PARIGI MOUTONG, CitaParigata.id – Diduga dana Program Indonesia Pintar (PIP) siswa SMA Negeri 1 Palasa dipotong untuk biaya transportasi mengurus tahapan aktivasi hingga pencairan dana PIP juga untuk sumbangan pembangunan mushola serta kantin.
Salah satu siswa SMA Negeri 1 Palasa yang enggan disebut namanya mengaku telah melengkapi persyaratan berupa Kartu Keluarga (KK) dan KTP orang tua untuk mengaktivasi PIP.
“Kami dimintai KK dengan KTP orang tua untuk syarat PIP,” ujarnya.
Namun, menurut pengakuan siswa itu, bahwa setelah dirinya menandatangani buku tabungan PIP pada 2024 hingga sekarang belum menerima PIP.
“Kami sudah menandatangani buku tabungan tapi belum menerima PIP,” ucapnya.
Padahal, setelah pemantauan di link resmi http://pip.kemdikbud.go.id, siswa tersebut terdaftar sebagai penerima PIP, bahkan telah teraktivasi penerima PIP sejak 19 Juli 2024. Sedangkan dana PIP sudah masuk pada 6 September 2024.

* **Perintah Tugas**:
Berikan lanjutan berita di atas tentang dugaan pemotongan dana PIP di SMA Negeri 1 Palasa, dimulai setelah kalimat terakhirnya. Daftar di bawah sama sekali tidak berperan dalam pengerjaan ini.

* **Data yang Diberikan**:
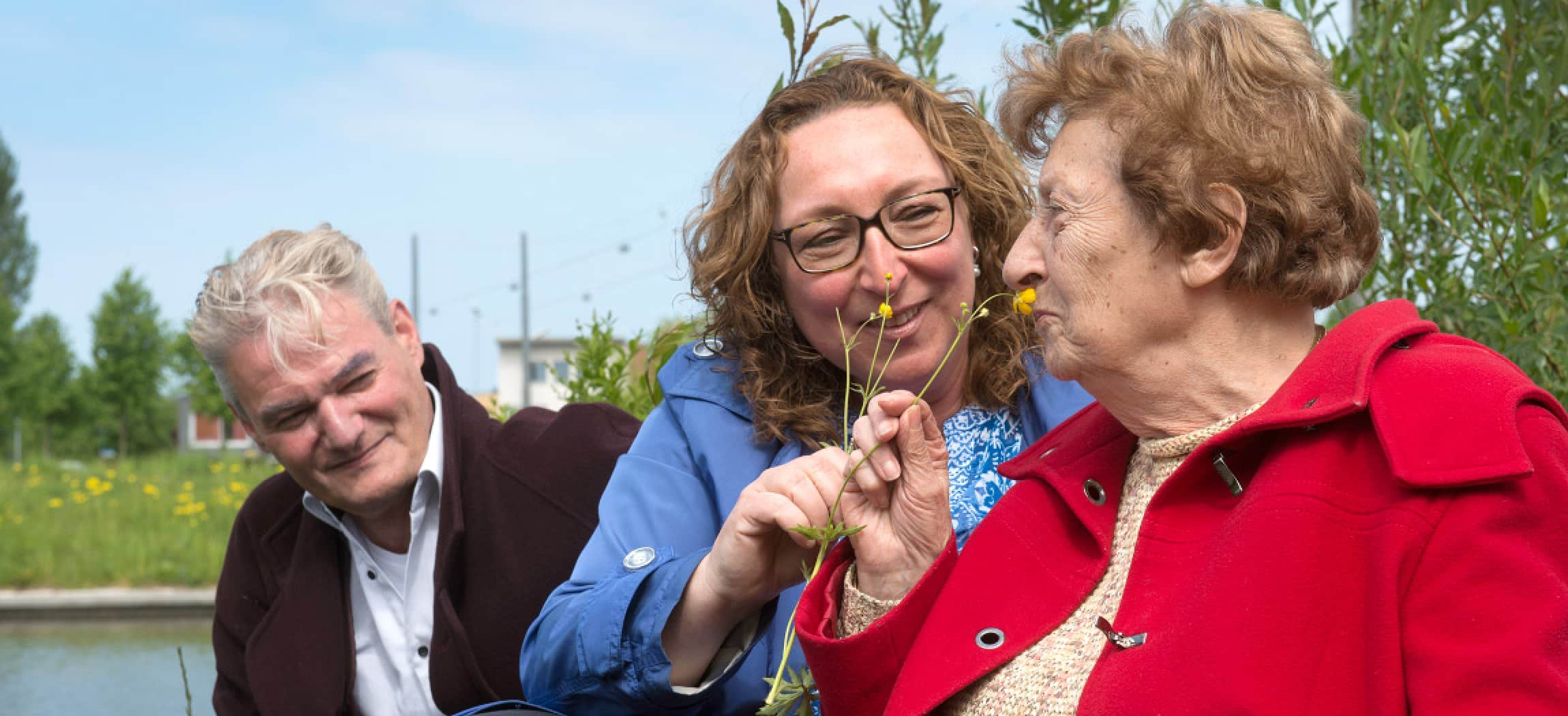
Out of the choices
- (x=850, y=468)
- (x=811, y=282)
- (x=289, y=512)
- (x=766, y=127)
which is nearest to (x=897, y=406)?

* **Jawaban Tugas**:
Kemudian, siswa yang lain mengaku hanya menerima uang tunai Rp 1.200.000 ribu. Padahal, uang PIP yang seharusnya diterima sebesar Rp 1.800.000.
“Saya tinggal menerima uang PIP 1.200.000 lagi,” akunnya.
Sehingga terdapat pemotongan sejumlah Rp 600.000 ribu terhadap siswa tersebut.
Berdasarkan konfirmasi terhadap Kepala Sekolah (Kepsek) SMA Negeri 1 Palasa, Dewa Made Oka mengatakan proses pencairan dilakukan oleh pihak sekolah. Di mana dalam mengurus tahapan aktivasi sampai pencairan dana PIP dilakukan oleh dirinya.
“Nah kalau kita 4 kali ke sana berapa transportasi yang kita butuhkan sementara uang transportasi tidak bisa dari dana BOS dan dari dana yang lainnya,” tutur Dewa Mades Oka saat di temui diruang kerjanya, senin (10/03/2025).
“Saya dengan perjalanan dan menginap membutuhkan waktu selama 2 hari belum makannya penginapannya,” lanjutannya.
Dewa Made Oka mengaku biaya transportasi itu sesuai kesepakatan siswa dan orang tua siswa penerima PIP. Tanpa bantuan iti, maka ia mempersilahkan siswa dan orang tuanya melakukan pengurusan tahapan aktivasi hingga pencairan dana PIP.
“Dari kesepakatan mereka yang menerima PIP transportasinya anak-anak atau orang tua bantu jadi kalau kami tidak dibantu dengan urusan itu silahkan di urus sendiri,” jelasnya.
Bahkan, sekali jalan menuju Parigi, Dewa Mades Oka mengaku membutuhkan biaya hingga Rp 1.000.000 juta.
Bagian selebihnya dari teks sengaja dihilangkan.